4. Kijk naar het grazen


Het kan een uitdaging zijn te bepalen hoeveel je paard werkelijk graast, vooral als hij in een groep staat. Daarnaast hangt het ook af van het seizoen en de kwaliteit van de weide. Crandell heeft wat vuistregels:

  • Een paard dat 24/7 op goede kwaliteit gras staat, zal aan de volledige 2 procent-eis voldoen;

  • Als een paard de helft van deze tijd buiten staat, komt hij waarschijnlijk aan 1 procent, wat betekent dat je bij moet voeren;

  • Als de weide voor 50 procent op is, en je paard er fulltime op graast, krijgt hij waarschijnlijk ook slechts 1 procent binnen. In die situatie geef je 1 procent van zijn lichaamsgewicht bij.

  • Paarden die de helft van de tijd op een weide staan die half is begraast, krijgen maar een kwart binnen van wat ze nodig hebben. Je moet dus driekwart bijvoeren.


5. Houd het vast


Houd vast aan wat werkt als je paard eenmaal op het goede gewicht zit. Ga niet langzaamaan weer in je oude gewoonten vervallen en hem stiekem wat toestoppen. Het gewicht zit er namelijk zo weer aan. Kijk regelmatig naar het gewicht van je paard om er zeker van te zijn dat het gezond blijft.

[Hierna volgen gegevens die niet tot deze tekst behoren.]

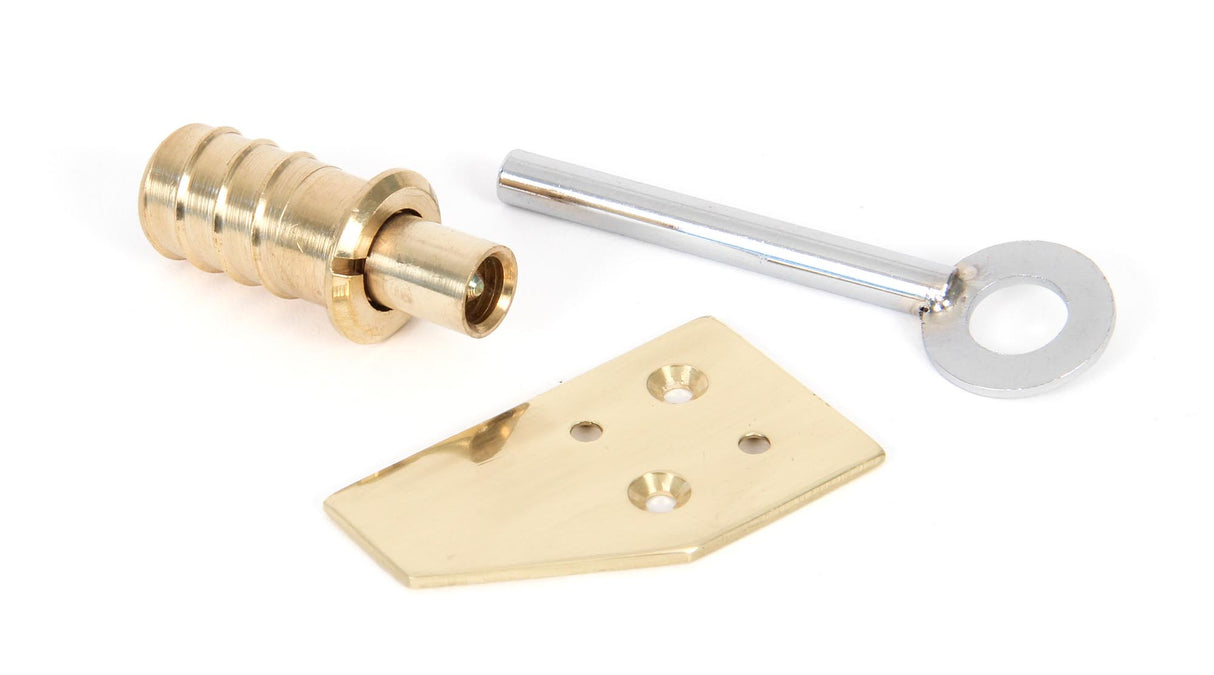 From The Anvil - Polished Brass Key-Flush Sash Stop | Sku. 90271 | Trade Door Handles.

6. Schakel je dierenarts of voedingsdeskundige in wanneer dat nodig is


Inzien dat het tijd is om je paard af te laten vallen is een grote eerste stap, maar het moet wel voorzichtig en veilig gebeuren. Vooral als je begint met een nieuw trainingsprogramma of overweegt om het dieet helemaal om te gooien. Niet alle paarden doen het even goed op hetzelfde “dieet”. Paarden met insulineresistentie bijvoorbeeld moeten anders worden gevoerd dan een gezond of jong paard met overgewicht.